Der Debütfilm „Waffenstillstand“ von Lancelot von Naso zeigt sich da ein klein wenig mutiger. Er untersucht das Verhalten einer Gruppe von deutschen Journalisten und Ärzten unterwegs von Bagdhad ins Kriegsgebiet von Faludscha. „Nur weil es im Irak spielt“, so der Regisseur, „heißt es ja nicht, dass es nicht auch Fragen behandelt, die für uns in Deutschland wichtig sind. Jetzt die Situation in Afghanistan zum Beispiel ist die gleiche Situation, die wir damals im Irak hatten. Es artet in einen Bürgerkrieg aus, und wir wissen eigentlich nicht, was wir da machen sollen“. Es ist die Ratlosigkeit, nicht nur der Soldaten, sondern auch jener, die berichten und die helfen wollen, die die Unwirklichkeit des Geschehens noch erhöht.

Auch in den USA hat sich das Fernsehen mit dem Stoff auseinanderzusetzen versucht und ist dabei am Ende an der Gleichgültigkeit des Publikums und den Interessen der Wirtschaft und der Politik gescheitert. „Over There“, eine Produktion des Kanals FX, zeigte in 13 Folgen im Jahr 2005 sowohl Erfahrungen von Soldaten an der Front im dritten Irak-Krieg als auch das Leben ihrer Angehörigen in der Heimat. Anders als die üblichen Serien und sogar die kritischen Heimkehrerfilme wirft diese Serie auch einen Blick auf die irakische Zivilbevölkerung und ihr Leiden durch den Krieg und lässt ihre Sicht der Dinge zu. Trotz allerbester Kritiken wurde die Serie im November 2005 „wegen sinkender Einschaltquoten“ eingestellt.
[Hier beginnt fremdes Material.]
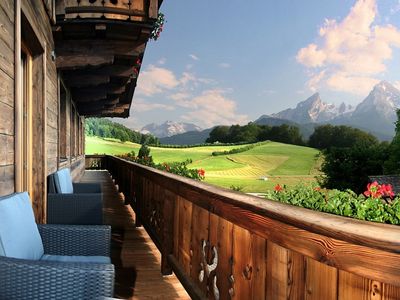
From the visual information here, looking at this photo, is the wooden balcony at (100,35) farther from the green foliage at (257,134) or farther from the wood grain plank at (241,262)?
the green foliage at (257,134)

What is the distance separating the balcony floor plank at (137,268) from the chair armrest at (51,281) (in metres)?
1.44

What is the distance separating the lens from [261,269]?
163 centimetres

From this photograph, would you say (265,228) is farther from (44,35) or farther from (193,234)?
(44,35)

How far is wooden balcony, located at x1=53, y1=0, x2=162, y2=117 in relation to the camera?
4797 millimetres

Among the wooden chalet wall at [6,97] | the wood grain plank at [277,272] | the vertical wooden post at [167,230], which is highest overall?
the wooden chalet wall at [6,97]

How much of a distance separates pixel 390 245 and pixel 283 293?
2.00 feet

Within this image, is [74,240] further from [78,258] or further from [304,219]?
[304,219]

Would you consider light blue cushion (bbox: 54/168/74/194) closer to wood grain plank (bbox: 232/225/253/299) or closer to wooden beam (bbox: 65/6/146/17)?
wooden beam (bbox: 65/6/146/17)

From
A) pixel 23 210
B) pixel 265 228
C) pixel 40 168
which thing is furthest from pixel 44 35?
pixel 265 228

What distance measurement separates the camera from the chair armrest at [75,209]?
3829 millimetres

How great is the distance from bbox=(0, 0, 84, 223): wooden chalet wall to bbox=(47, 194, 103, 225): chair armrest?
1.19 ft

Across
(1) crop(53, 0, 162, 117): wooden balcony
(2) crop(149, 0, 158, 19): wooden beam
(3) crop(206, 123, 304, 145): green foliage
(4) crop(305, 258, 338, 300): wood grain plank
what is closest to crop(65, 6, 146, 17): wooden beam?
(1) crop(53, 0, 162, 117): wooden balcony

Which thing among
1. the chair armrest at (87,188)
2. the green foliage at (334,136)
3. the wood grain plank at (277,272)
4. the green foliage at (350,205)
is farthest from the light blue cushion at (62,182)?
the green foliage at (334,136)

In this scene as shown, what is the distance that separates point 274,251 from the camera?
60.0 inches
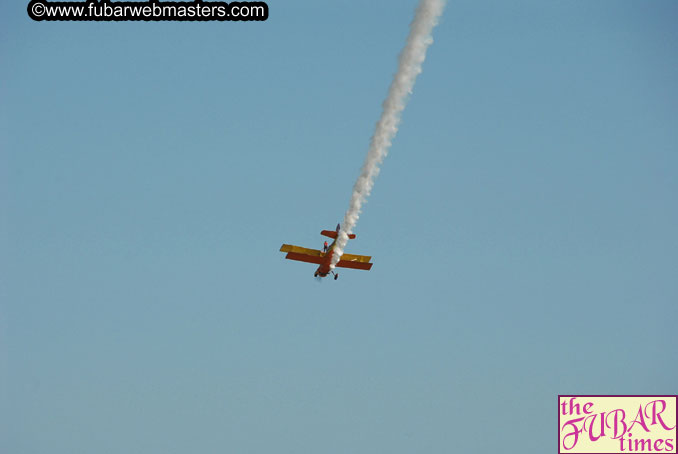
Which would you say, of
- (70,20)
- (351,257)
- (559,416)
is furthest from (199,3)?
(559,416)

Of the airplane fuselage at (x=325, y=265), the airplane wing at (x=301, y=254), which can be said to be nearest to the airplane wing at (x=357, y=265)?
the airplane wing at (x=301, y=254)

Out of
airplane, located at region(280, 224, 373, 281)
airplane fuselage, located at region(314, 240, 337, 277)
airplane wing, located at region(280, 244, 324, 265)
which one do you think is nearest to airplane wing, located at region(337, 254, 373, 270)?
airplane, located at region(280, 224, 373, 281)

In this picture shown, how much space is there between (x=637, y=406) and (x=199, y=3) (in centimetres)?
3726

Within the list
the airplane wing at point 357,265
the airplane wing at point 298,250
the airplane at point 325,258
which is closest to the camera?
the airplane at point 325,258

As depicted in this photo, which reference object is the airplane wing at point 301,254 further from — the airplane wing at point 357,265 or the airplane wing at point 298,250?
the airplane wing at point 357,265

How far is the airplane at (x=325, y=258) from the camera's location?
7544cm

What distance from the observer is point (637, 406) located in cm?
6894

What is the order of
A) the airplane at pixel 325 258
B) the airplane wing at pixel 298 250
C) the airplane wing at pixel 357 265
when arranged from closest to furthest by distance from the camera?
the airplane at pixel 325 258, the airplane wing at pixel 298 250, the airplane wing at pixel 357 265

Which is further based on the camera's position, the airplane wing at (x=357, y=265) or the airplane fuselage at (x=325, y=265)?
the airplane wing at (x=357, y=265)

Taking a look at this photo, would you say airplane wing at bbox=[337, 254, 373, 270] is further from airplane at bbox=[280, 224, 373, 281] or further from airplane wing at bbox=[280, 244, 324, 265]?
airplane wing at bbox=[280, 244, 324, 265]

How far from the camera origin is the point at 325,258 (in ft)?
250

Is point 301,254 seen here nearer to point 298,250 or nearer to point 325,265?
point 298,250

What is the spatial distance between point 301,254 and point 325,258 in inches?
94.6

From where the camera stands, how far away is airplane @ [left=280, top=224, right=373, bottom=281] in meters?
75.4
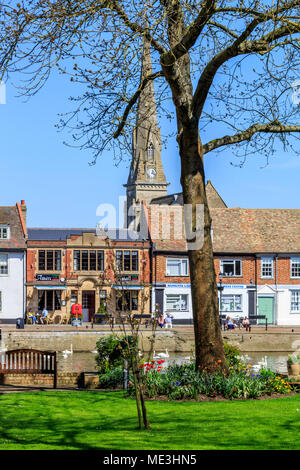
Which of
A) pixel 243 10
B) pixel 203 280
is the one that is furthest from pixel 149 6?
pixel 203 280

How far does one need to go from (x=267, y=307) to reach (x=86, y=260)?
634 inches

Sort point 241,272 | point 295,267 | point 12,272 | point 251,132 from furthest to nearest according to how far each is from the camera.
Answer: point 295,267
point 241,272
point 12,272
point 251,132

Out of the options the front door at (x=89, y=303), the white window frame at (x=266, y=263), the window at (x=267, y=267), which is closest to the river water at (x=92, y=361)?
the white window frame at (x=266, y=263)

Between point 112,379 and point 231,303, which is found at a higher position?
point 231,303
Aber ohnehin ist fraglich, wie weit man mit den Mitteln der Fiktion der Wirklichkeit der Kriege im Irak und in Afghanistan beikommen kann, zumal wenn die Bilder- und Erzählmaschinen wirtschaftlich und politisch so kontrolliert sind. Der direkte dokumentarische Blick erst zerstört die Reste von Propaganda, Rationalisierung und Helden-Pathos. Sebastian Junger und Tim Hetherington folgen in „Restrepo“ (2010) dem jungen Soldaten Juan Restrepo in den Einsatz in Afghanistan. Er ist begeistert und freut sich regelrecht auf seinen Einsatz: „Das wird verrückt!“, jubelt er und filmt sich selbst und seine Kameraden mit der Handy-Kamera: „Wir lieben das Leben! Und wir ziehen in den Krieg“. Nur noch kurz dauert dieses Leben: Im Korengal-Tal stößt Restrepos Patrouille auf einen Hinterhalt der Taliban, er wird von zwei Schüssen in den Hals getroffen und verblutet, bevor der Helikopter ihn ins Hospital bringen kann. In Erinnerung an ihren toten Kameraden haben die Soldaten der 173rd Airborne Brigade ihrem Gefechtsposten über dem Korengal-Tal den Namen „Restrepo“ gegeben. Das Leben lieben fällt hier schwer. Überleben ist alles was bleibt.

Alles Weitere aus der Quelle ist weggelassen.